L’Organisation Mondiale de la Santé (OMS) a déclaré que d’ici 2030 les antibiotiques ne seront plus efficaces sur nombre de bactéries, parce que leur grande faiblesse est d’agir par le biais d’une seule molécule que la bactérie peut facilement contrecarrer. Alors que l’huile essentielle agit via la totalité de la plante, ce qui fait que chaque molécule interagit avec les autres, dans une synergie dont la complexité du mécanisme laisse peu de chances aux bactéries ou virus à se développer. Les micro-organismes sont assaillis par une multitude de molécules et ne peuvent développer de résistance ciblée.
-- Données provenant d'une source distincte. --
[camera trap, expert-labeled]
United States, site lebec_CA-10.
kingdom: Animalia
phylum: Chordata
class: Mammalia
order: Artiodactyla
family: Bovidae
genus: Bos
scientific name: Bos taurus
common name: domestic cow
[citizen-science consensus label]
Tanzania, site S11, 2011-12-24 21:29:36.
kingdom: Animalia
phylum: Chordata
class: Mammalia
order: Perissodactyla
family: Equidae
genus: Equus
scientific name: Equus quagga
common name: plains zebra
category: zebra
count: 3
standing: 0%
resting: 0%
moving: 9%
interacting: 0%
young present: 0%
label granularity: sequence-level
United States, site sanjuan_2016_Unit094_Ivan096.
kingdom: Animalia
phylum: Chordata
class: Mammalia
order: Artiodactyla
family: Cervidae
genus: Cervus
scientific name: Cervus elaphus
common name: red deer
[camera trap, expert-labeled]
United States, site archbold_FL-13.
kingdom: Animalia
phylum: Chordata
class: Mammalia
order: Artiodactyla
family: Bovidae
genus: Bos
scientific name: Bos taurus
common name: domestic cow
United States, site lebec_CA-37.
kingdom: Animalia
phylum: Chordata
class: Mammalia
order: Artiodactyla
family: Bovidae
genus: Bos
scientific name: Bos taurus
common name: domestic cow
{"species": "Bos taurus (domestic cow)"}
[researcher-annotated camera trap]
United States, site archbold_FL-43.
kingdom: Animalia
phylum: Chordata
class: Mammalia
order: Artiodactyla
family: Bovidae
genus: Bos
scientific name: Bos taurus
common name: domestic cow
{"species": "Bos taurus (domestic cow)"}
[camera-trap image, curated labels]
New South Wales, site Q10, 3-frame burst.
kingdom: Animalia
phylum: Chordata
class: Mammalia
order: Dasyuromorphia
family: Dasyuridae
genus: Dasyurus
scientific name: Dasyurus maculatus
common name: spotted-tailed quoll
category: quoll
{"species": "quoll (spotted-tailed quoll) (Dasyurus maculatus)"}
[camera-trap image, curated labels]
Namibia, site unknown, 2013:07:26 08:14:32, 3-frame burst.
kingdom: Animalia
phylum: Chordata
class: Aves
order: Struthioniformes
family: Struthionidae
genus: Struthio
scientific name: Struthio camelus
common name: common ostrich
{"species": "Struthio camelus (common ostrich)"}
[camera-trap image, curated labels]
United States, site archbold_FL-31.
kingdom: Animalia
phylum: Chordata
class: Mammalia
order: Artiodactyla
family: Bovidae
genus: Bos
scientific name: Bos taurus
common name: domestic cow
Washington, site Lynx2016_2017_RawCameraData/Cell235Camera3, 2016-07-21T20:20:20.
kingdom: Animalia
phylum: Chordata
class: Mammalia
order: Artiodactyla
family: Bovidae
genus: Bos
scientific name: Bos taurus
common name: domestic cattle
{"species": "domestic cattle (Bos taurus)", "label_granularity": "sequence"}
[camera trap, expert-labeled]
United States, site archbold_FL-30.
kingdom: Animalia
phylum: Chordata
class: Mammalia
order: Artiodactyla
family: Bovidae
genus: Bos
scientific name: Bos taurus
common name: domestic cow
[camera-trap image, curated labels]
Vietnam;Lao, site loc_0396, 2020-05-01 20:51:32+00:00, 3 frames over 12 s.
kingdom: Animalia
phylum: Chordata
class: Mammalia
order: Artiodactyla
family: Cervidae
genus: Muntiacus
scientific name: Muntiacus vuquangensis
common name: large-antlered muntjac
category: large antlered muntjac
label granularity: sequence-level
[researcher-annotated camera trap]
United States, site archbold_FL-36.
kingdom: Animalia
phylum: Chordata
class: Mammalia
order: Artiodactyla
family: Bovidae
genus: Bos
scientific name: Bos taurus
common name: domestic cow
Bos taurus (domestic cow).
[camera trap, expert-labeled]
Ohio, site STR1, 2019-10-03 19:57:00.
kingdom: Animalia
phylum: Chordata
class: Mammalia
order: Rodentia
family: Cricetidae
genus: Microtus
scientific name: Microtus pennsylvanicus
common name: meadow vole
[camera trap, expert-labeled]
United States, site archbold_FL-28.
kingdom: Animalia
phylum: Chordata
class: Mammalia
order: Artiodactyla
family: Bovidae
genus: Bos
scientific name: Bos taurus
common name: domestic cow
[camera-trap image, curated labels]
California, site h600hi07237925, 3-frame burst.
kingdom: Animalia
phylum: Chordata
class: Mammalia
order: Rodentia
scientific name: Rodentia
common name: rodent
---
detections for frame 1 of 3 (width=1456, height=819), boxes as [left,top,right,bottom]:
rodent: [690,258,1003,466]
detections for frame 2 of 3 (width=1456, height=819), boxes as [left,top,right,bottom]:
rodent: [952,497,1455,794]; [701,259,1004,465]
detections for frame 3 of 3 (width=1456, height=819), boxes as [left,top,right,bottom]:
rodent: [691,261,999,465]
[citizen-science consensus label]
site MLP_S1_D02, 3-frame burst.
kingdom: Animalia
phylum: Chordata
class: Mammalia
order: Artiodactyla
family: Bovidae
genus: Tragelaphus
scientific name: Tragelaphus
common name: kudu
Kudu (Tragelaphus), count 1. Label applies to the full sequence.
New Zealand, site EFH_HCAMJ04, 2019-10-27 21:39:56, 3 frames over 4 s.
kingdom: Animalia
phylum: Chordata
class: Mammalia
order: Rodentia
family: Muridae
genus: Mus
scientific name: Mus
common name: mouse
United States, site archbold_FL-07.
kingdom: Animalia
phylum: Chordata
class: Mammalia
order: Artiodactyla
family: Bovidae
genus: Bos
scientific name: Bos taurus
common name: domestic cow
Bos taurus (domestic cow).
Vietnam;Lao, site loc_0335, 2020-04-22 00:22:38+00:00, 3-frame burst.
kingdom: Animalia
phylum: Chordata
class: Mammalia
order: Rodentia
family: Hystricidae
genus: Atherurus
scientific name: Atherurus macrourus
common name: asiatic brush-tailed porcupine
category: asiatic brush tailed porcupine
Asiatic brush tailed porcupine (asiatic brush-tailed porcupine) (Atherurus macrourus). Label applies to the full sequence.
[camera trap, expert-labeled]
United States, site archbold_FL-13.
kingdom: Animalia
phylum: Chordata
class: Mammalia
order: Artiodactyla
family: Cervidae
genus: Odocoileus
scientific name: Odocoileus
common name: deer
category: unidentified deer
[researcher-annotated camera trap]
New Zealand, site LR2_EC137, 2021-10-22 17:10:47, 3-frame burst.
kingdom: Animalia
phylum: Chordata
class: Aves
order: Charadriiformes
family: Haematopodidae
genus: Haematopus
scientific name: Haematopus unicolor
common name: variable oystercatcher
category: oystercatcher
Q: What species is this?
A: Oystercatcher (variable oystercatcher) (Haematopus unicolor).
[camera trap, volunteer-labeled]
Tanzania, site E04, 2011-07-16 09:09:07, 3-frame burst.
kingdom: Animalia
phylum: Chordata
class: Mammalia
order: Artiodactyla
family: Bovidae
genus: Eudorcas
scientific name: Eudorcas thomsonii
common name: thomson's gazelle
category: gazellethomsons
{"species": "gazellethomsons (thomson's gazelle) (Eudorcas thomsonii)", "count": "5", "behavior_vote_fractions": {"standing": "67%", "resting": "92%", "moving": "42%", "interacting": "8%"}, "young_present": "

D’après les études scientifiques, toutes les huiles phénolées (comportant des phénols), et au minimum celles-là, ont un impact de réduction de l’hyperperméabilité intestinale, source de très nombreuses pathologies. Elles permettent de rééquilibrer les hôtes intérieurs, de rétablir les fonctions de la muqueuse intestinale, mises à mal par une alimentation aseptisée et industrialisée, empoisonnée par la chimie et appauvrie en vitamines, minéraux, fibres, antioxydants et épices. 

Leur efficacité est indéniable. A titre d’exemples, des études ont prouvé que l’huile essentielle de thym et d’Eucalytpus étaient capables de détruire la bactérie du staphylocoque en moins d’une heure. L’huile essentielle de Tea Tree (Melaleuca Alternifolia) viendrait à bout de nombreuses bactéries en milieu hospitalier, devenues résistantes aux anti-bactérien de synthèse. D’ailleurs, un flacon de cette huile était délivré systématiquement aux militaires australiens pour les aider à lutter contre les infections, avant qu’elle ne soit remplacée à la fin des années 1930 par des antibiotiques. 

Aujourd’hui, les huiles essentielles sont largement étudiées dans les centres de recherches du monde entier : il n’y a pratiquement pas une université qui n’ait une unité consacrée à cette étude. Mais face à la résistance aux antibiotiques que développent de plus en plus de bactéries, certains affirment que les huiles essentielles pourraient représenter une véritable alternative aux médicament traditionnels.